[Aufgabenstellung] Schreiben Sie die Zeilen der Daten unverändert ab, beginnend mit der Zeile, die „Time of clock at [402,33,940,927]: 7:00“ enthält, und endend mit der Zeile, die „Time of clock at [6,6,112,168]: 4:34“ enthält. Lassen Sie die Bilder dabei weg.

[Eingabedaten]
#####

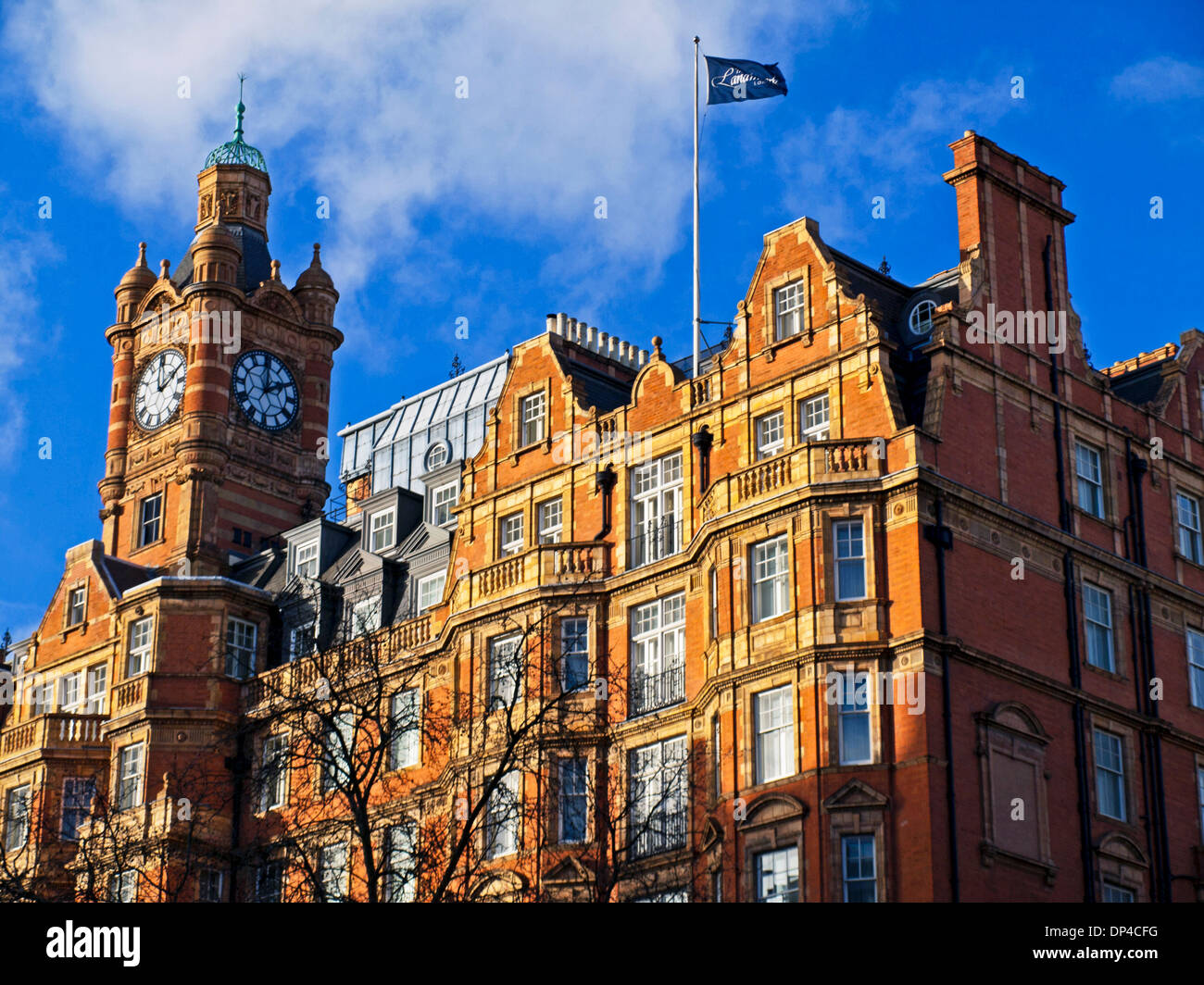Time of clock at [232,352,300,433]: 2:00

#####

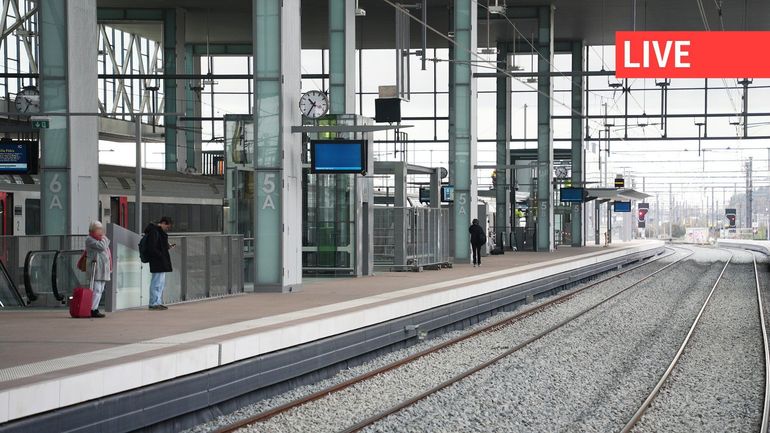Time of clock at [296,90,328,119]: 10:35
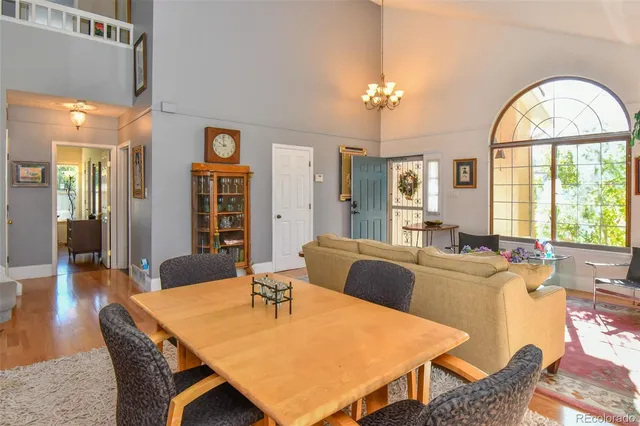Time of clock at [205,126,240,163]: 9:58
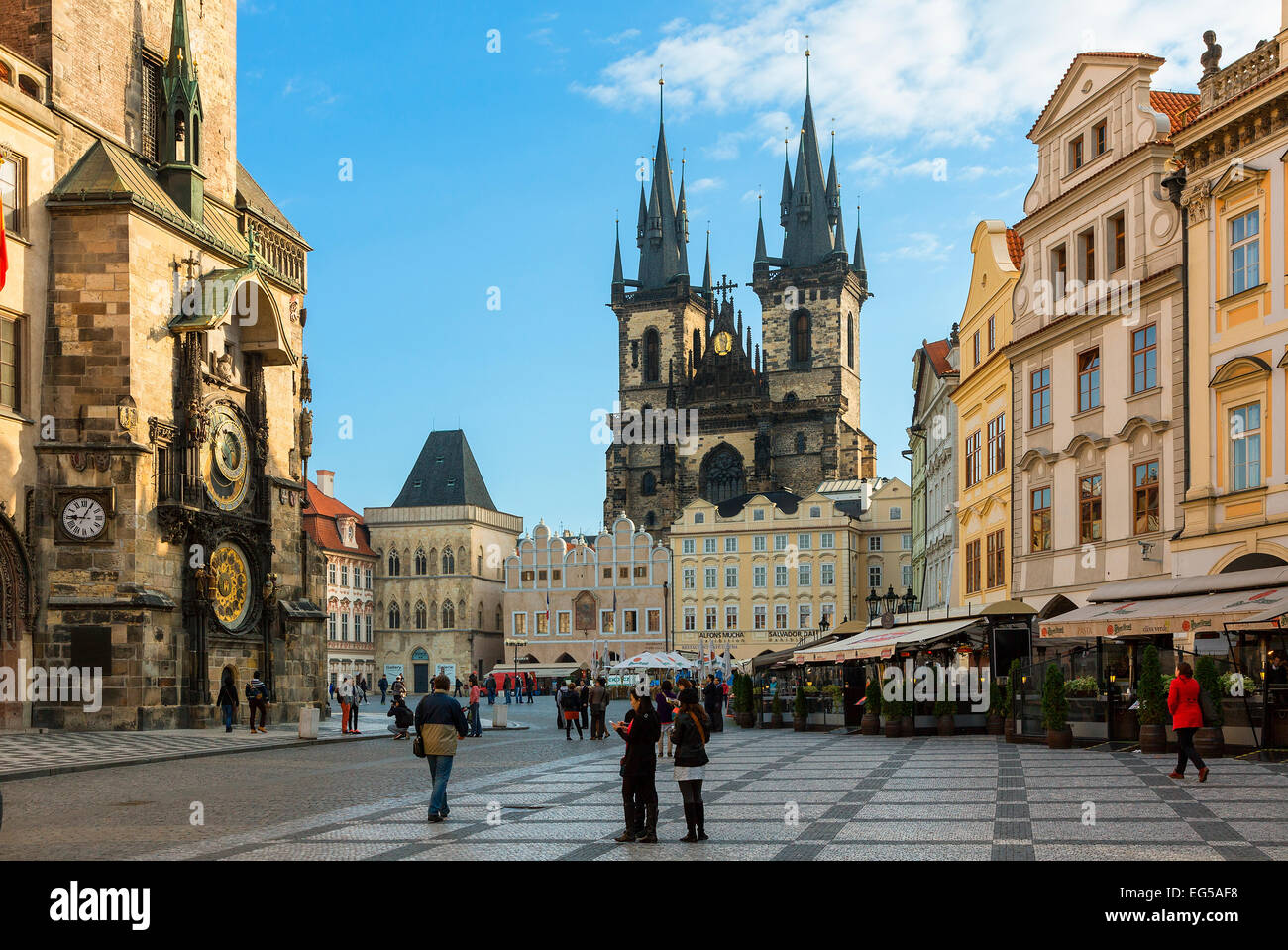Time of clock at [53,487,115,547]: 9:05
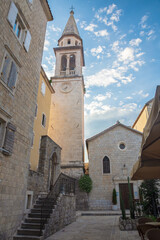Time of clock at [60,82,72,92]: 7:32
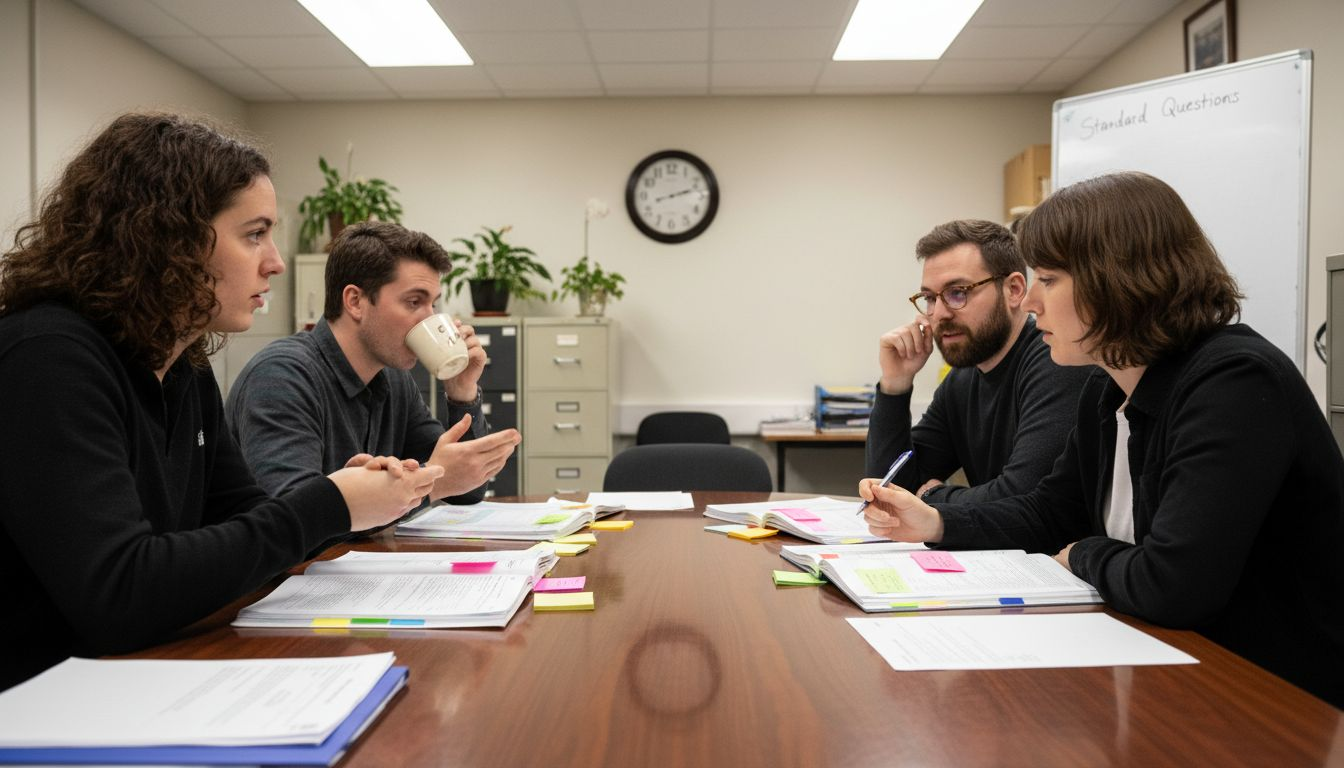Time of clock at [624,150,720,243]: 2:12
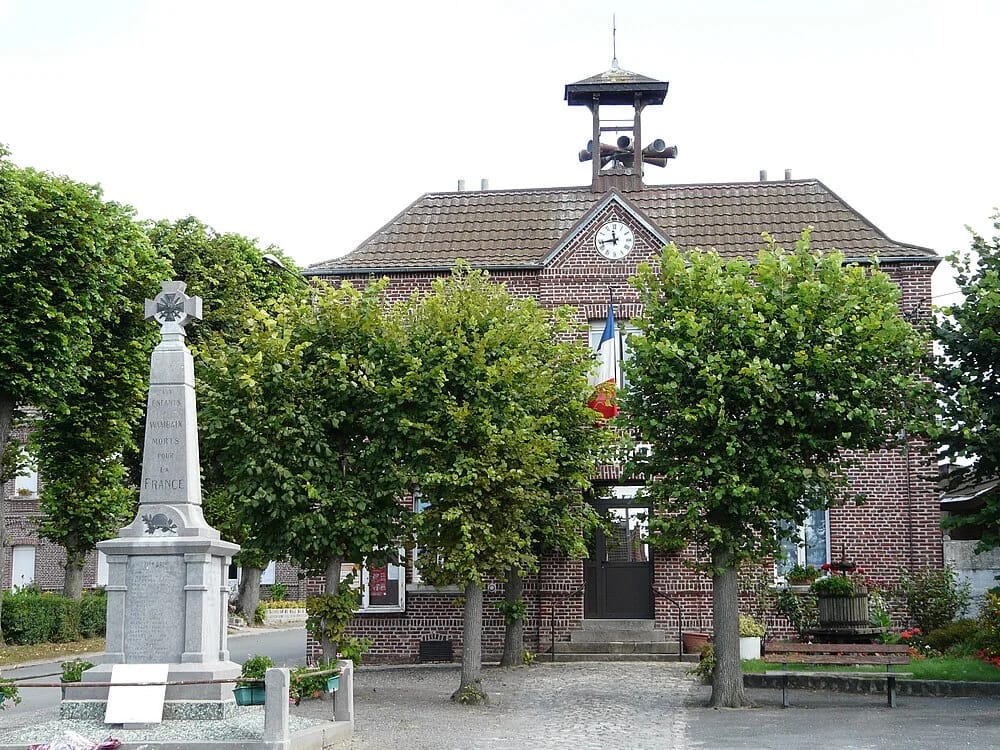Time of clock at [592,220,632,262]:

#####

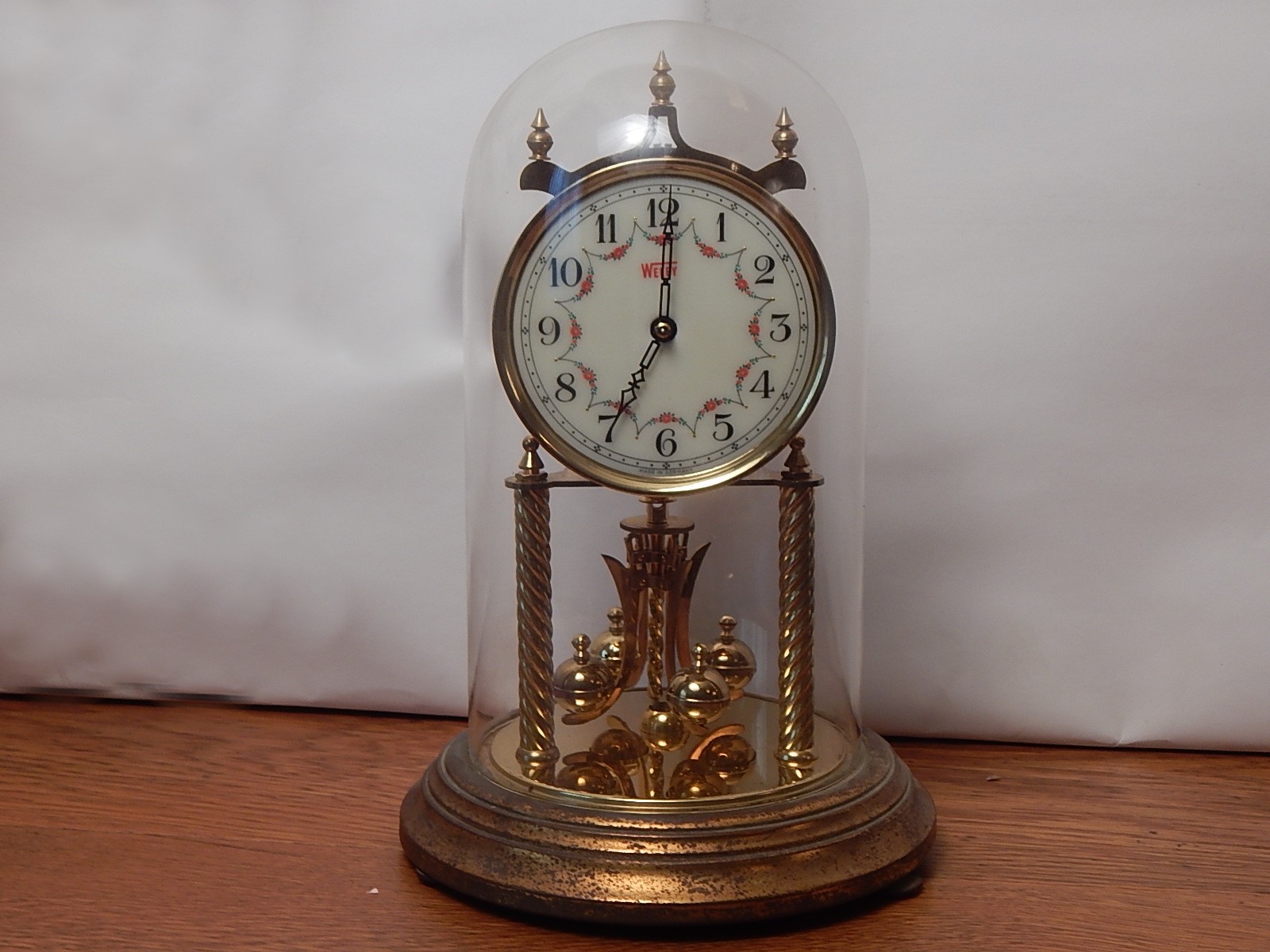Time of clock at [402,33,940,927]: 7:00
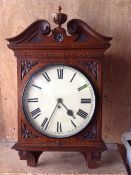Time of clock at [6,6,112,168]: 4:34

#####

[Lösung]
Time of clock at [402,33,940,927]: 7:00
Time of clock at [6,6,112,168]: 4:34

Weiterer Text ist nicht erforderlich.